Balanced Teaching
To teach is to touch the heart and impel it to action.
Louis Sullivan
The profession of a teacher is very hard and exhausting. It is hard not only physically but morally as well, because children, who are very sincere, emotional and responsive, they demand the same in exchange. They sense the hypocrisy and the disrespect of tutors who try to behave deceitfully. A real teacher should give a piece of his heart to every student he has; so imagine the size of a true teacher’s heart! It should be the size of the universe. No courses that are being taught in teacher’s training colleges can suggest to the human what piece each child deserves. Only experience will give the answer to this question.
But what should a person do if he has no such experience? If he has just come to school and all he has is a mental equipment of Pedagogics, Methodics and pedagogical techniques? Of course, to gain experience. And the way he can gain experience is by practice – a kind of trial and error method. To be a young teacher is doubly hard. All the time a young teacher tries to find a balance between professionalism and a humane attitude towards his foster-children. This border is like a compass in the sea of teaching. If a border will be moved to one side, a tutor can be too liberal with the children, they won’t see a strong personality in this case and won’t listen to the teacher and will misbehave. The other extreme is not permitted either, because as a result, what we will see is not a human being but a computer for reading lectures and checking knowledge.
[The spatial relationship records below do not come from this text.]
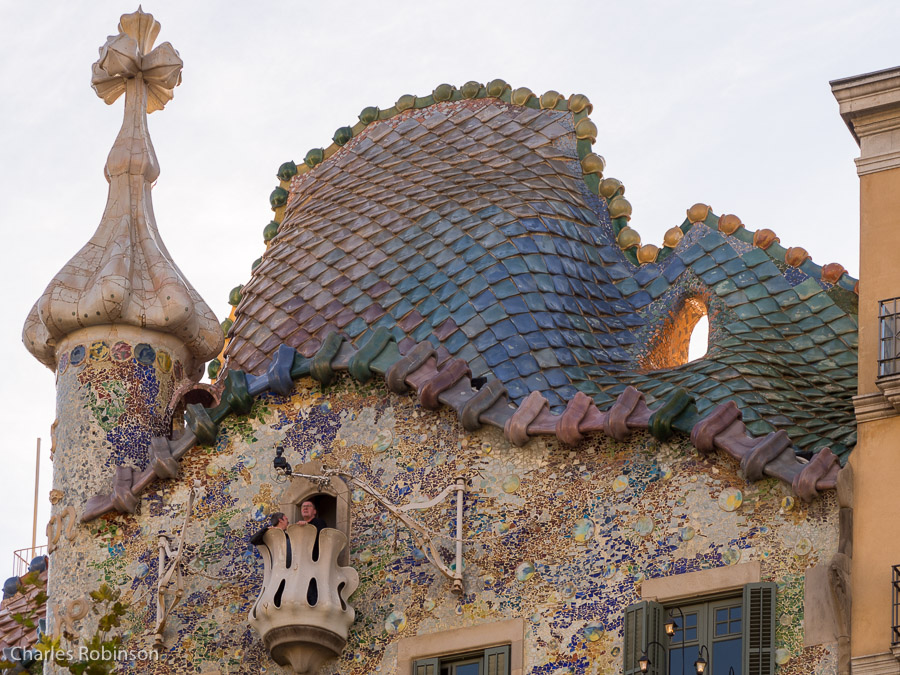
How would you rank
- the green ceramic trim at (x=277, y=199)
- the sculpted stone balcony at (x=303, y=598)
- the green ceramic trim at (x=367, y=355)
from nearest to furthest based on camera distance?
the sculpted stone balcony at (x=303, y=598), the green ceramic trim at (x=367, y=355), the green ceramic trim at (x=277, y=199)

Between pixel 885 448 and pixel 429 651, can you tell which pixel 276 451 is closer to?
pixel 429 651

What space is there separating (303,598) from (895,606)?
436cm

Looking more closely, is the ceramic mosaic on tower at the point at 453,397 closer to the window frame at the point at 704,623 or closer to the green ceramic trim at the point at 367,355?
the green ceramic trim at the point at 367,355

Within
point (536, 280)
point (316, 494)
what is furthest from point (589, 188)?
point (316, 494)

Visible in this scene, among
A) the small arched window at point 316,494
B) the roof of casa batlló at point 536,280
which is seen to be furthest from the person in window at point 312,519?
the roof of casa batlló at point 536,280

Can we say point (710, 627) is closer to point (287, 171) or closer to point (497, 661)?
point (497, 661)

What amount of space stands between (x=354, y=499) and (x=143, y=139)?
416 centimetres

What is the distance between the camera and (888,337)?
651 inches

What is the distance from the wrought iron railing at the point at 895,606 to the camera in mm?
15703

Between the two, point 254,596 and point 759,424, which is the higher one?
point 759,424

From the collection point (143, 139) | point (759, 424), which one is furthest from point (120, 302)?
point (759, 424)

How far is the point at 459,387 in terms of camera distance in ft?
60.2

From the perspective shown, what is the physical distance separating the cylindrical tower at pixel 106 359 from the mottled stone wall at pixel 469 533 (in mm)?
111

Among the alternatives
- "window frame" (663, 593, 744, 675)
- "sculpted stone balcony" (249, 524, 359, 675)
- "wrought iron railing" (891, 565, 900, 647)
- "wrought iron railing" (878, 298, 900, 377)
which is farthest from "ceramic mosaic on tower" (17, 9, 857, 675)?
"wrought iron railing" (878, 298, 900, 377)
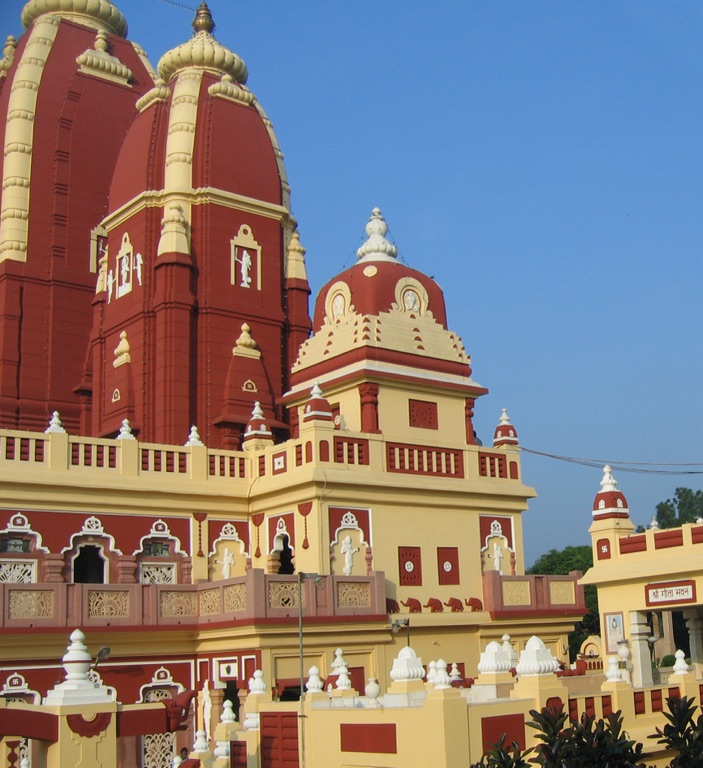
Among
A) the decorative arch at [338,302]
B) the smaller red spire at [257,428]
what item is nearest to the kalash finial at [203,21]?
the decorative arch at [338,302]

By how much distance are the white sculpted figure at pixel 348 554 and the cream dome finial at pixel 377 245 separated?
23.2ft

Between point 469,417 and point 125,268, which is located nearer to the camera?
point 469,417

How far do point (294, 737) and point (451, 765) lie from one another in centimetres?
264

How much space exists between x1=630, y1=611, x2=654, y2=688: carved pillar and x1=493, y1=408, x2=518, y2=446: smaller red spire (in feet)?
19.7

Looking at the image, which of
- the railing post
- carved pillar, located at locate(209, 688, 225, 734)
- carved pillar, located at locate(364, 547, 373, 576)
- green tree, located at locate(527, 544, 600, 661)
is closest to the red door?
carved pillar, located at locate(209, 688, 225, 734)

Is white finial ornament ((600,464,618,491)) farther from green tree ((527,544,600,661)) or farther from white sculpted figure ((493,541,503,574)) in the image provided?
green tree ((527,544,600,661))

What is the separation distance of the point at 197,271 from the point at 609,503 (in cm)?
Result: 1134

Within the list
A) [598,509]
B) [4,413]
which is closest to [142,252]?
[4,413]

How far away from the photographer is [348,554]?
21688 millimetres

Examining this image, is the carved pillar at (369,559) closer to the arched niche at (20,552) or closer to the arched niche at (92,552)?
the arched niche at (92,552)

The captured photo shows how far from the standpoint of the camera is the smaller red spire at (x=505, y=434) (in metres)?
25.3

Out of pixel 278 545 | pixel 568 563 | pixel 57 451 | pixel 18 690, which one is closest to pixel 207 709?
pixel 18 690

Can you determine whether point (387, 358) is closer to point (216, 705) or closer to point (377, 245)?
point (377, 245)

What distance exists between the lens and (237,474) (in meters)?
23.3
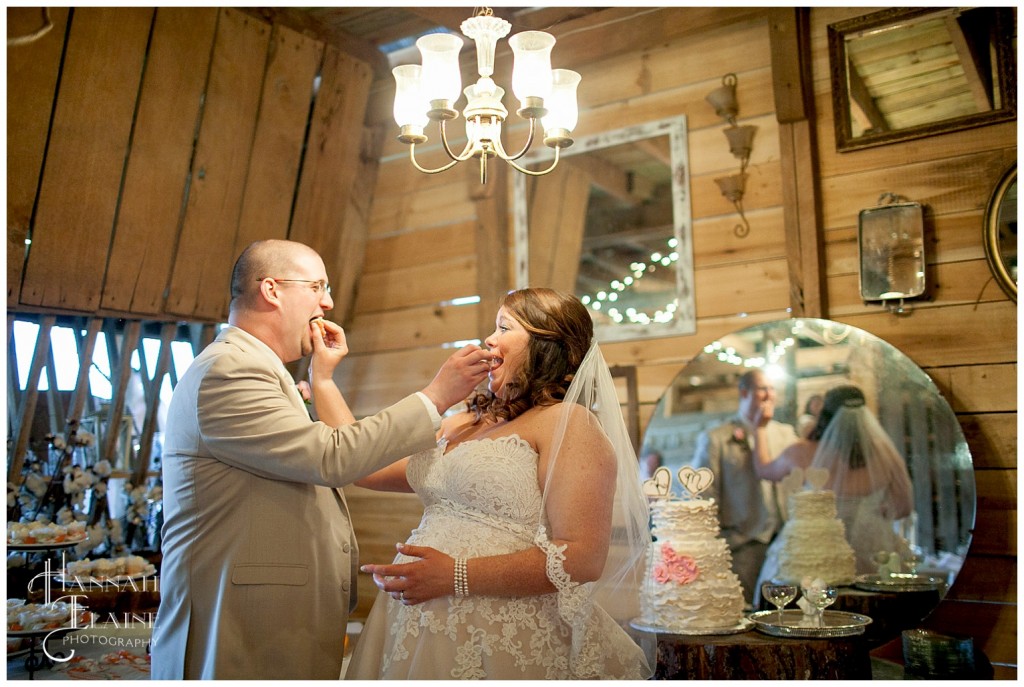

Some teachers-theorists suppose that the filling of a border between these two notions is inherent and can’t be found, others think that it can be found with the help of reflection and careful preparation for each lesson. To my mind both points of view are partly right because we should have an innate feeling of empathy and reflex just on the basis of it. People who have no sense of empathy shouldn’t go in for teaching at all, especially teaching in schools and kindergartens.
School is a place where a person is educated, where we train moral and human qualities into the hearts of our pupils. It is not a place for the teachers that cannot understand the feelings and the emotional experience of their students, because the effect of the teacher’s intervention can be very low or we may even have not noticed it at all.
Some short-sighted people think that school is not economically profitable or useful for the country as it produces no goods; but they are wrong. It does, it “produces” real human beings and they are much more important than any other goods.